# [Data to process]
((
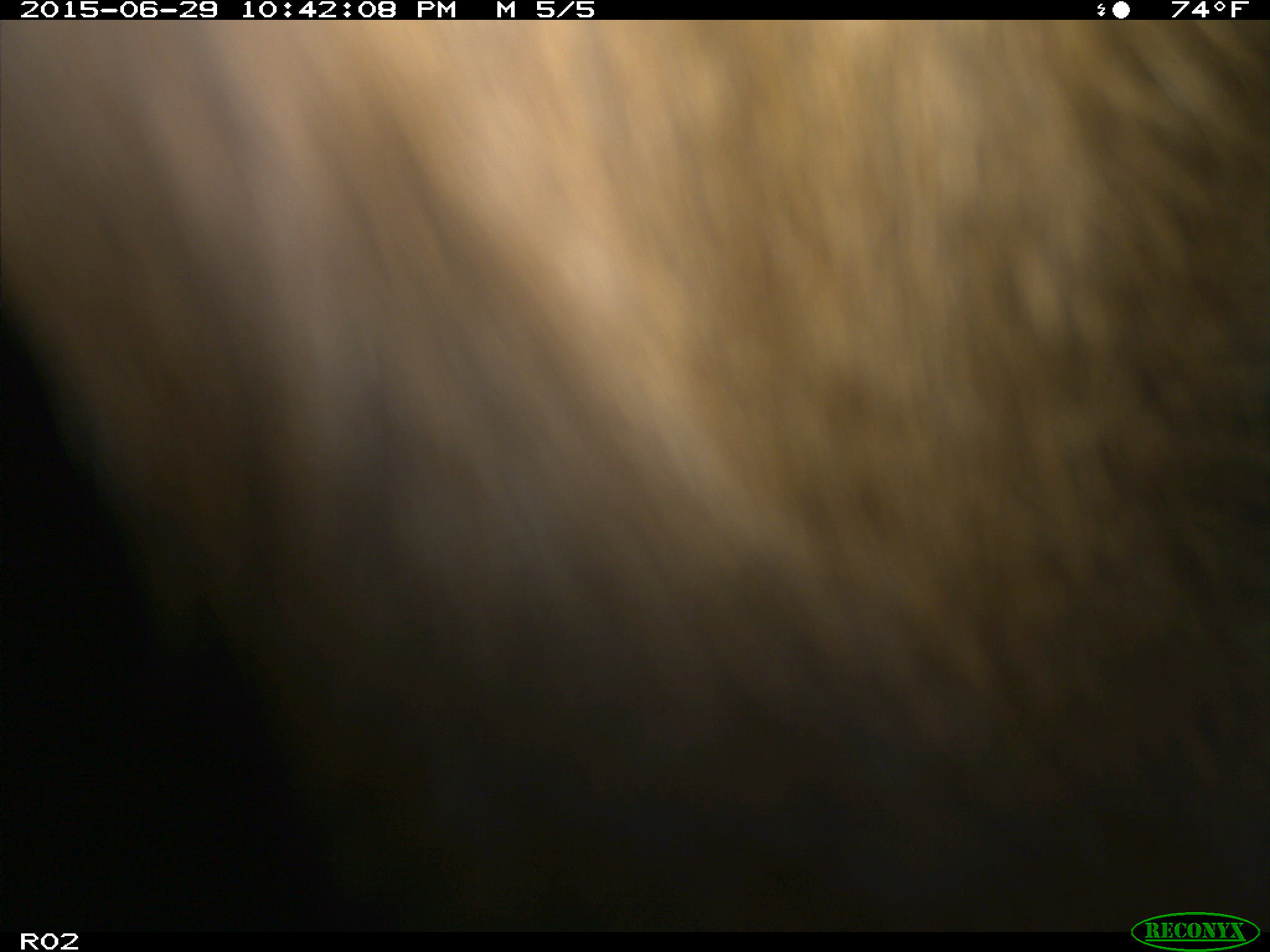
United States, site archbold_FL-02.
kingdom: Animalia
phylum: Chordata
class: Mammalia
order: Artiodactyla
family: Bovidae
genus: Bos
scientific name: Bos taurus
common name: domestic cow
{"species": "Bos taurus (domestic cow)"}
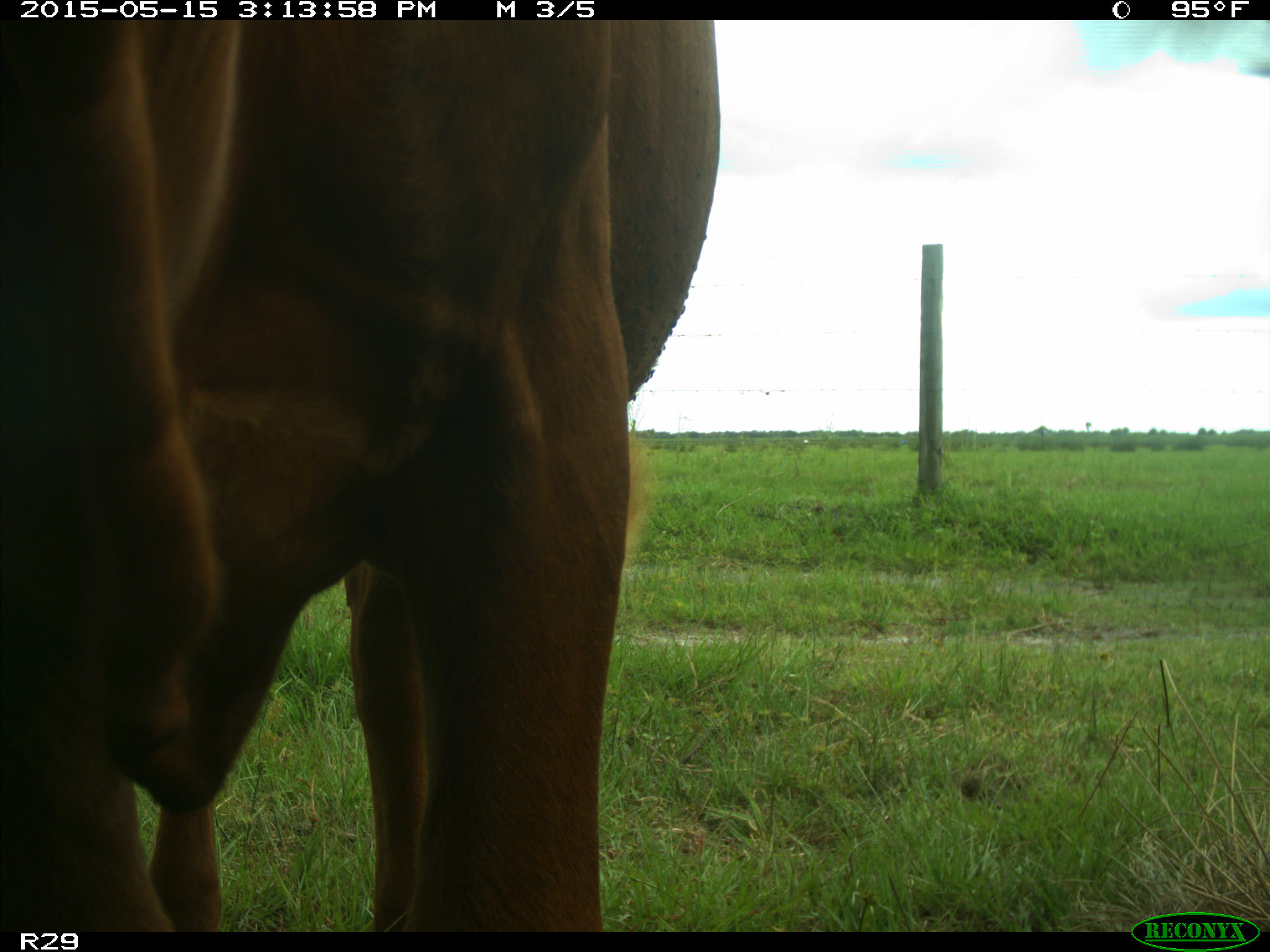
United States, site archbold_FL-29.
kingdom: Animalia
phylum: Chordata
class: Mammalia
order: Artiodactyla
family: Bovidae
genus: Bos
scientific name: Bos taurus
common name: domestic cow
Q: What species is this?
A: Bos taurus (domestic cow).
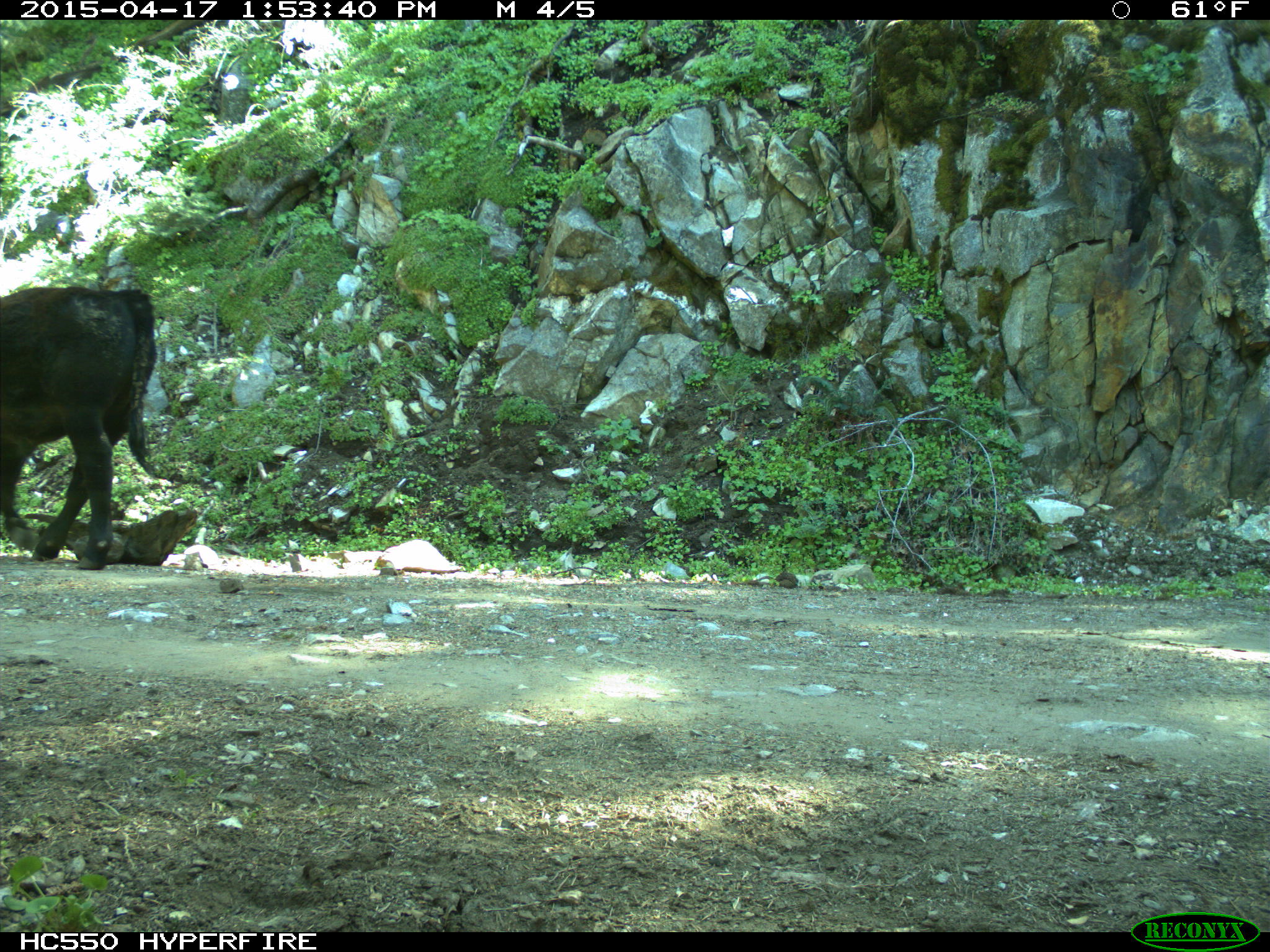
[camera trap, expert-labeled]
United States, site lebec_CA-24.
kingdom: Animalia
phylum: Chordata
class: Mammalia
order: Artiodactyla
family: Bovidae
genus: Bos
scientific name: Bos taurus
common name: domestic cow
Bos taurus (domestic cow).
))
# [What the exercise asks]
For every line in the listing above that mentions the word "States", make a copy.

# [Solution to this task]
United States, site archbold_FL-02.
United States, site archbold_FL-29.
United States, site lebec_CA-24.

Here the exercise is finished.